Payne and McVay distinguish different kinds of sounds produced by the Mysticete or baleen whales, such as the humpback or fin whale, and those made by the Odontocetes or toothed whales, which includes the sperm whale, killer whale, dolphins and porpoises. Unlike the varied ‘song’ of humpback whales (Megaptera novaeangliae), sperm whales (Physeter macrocephalus) emit ‘trains’ of clicks. Regularly spaced click trains were thought to be used for echolocation, and the observation of moments of irregularly spaced clicks, named ‘codas’ (another musical term), were considered for communication. By contrast, André and Kamminga argue that “the exclusive function of echolocation attributed to the series of usual clicks might be too restrictive” (André and Kamminga 2000. p.164).
They suggest that the clicks may play an important role in helping large groups of sperm whales communicate over distances of several kilometres. “The social character and the cohesive behaviour of the sperm whale suggest a continuous exchange of information which cannot be based on visual cues, given the great distances over which the whales are separated while looking for food and the virtual absence of light at foraging depths.” (André and Kamminga 2000, p.164) The scientists noticed that during foraging they emit these click trains (not the ‘codas’) and that the whales never parted further than six miles, perhaps to stay within acoustic range of their pod. Is it possible to deduct from their sounds if and how they communicate through them? Much like the first listening of the humpback songs, the clicks from a pod of sperm whales appear to be a cacophony with no discernible order. If they contain some communicative information beyond echolocation, how could we recognise this? André and Kamminga hypothesise that perhaps “the temporal aspects of these signals are crucial to information transfer, since pulse timing is less subject to environmental distortion than wave form” (André and Kamminga 2000, p.164). By considering the contextual aspects of group behaviour in relation to the clicks and the way sound travels in the underwater environment, they began to investigate possible rhythmic patterns unrecognisable to humans. This approach stands in contrast to Payne and McVays’ interpretation of humpback whale sounds which excludes the broader underwater sonic context within which the whales ‘sing’.

(Supplied data):

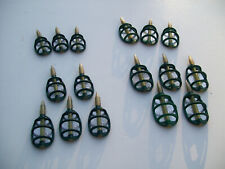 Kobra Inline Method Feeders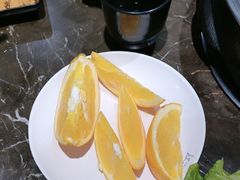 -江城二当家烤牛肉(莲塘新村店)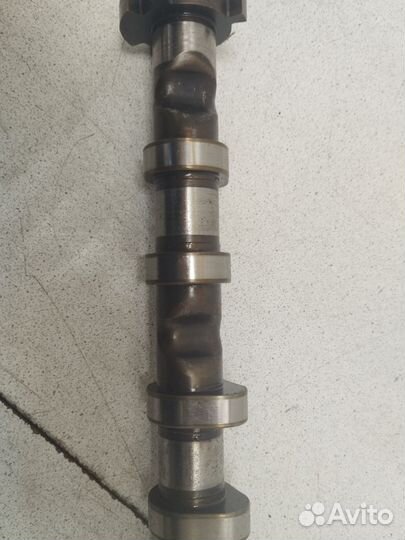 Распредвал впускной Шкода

---

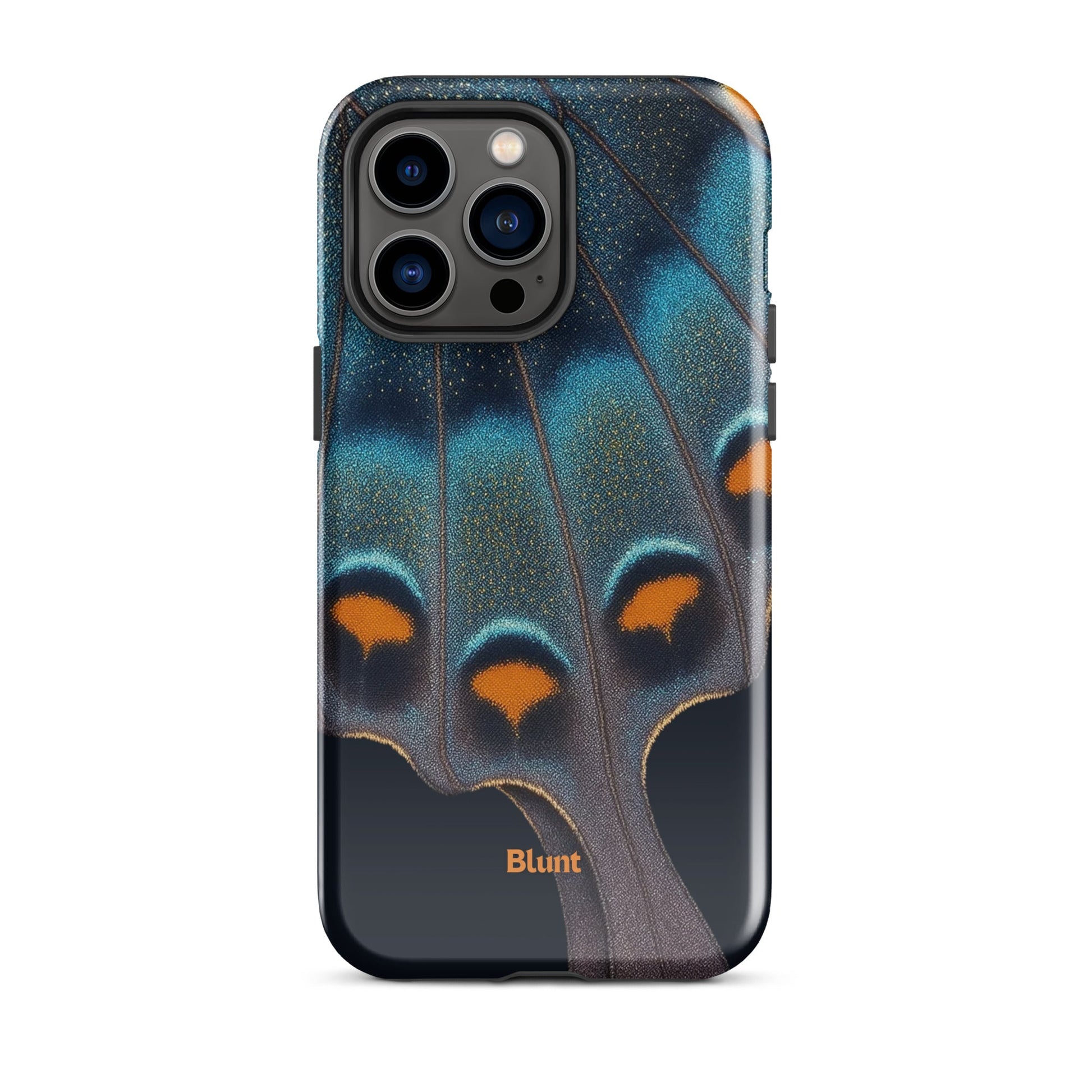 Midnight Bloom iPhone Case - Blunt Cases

(Requirement 1):
Reproduce the part of the whale sounds passage starting with "Payne and McVay distinguish" and going on through "Kamminga 2000. p.164).".
(Requirement 2):
In the whale sounds passage, what is the farthest the sperm whales were observed to part from one another during foraging?

(Response 1):
Payne and McVay distinguish different kinds of sounds produced by the Mysticete or baleen whales, such as the humpback or fin whale, and those made by the Odontocetes or toothed whales, which includes the sperm whale, killer whale, dolphins and porpoises. Unlike the varied ‘song’ of humpback whales (Megaptera novaeangliae), sperm whales (Physeter macrocephalus) emit ‘trains’ of clicks. Regularly spaced click trains were thought to be used for echolocation, and the observation of moments of irregularly spaced clicks, named ‘codas’ (another musical term), were considered for communication. By contrast, André and Kamminga argue that “the exclusive function of echolocation attributed to the series of usual clicks might be too restrictive” (André and Kamminga 2000. p.164).

(Response 2):
Six miles.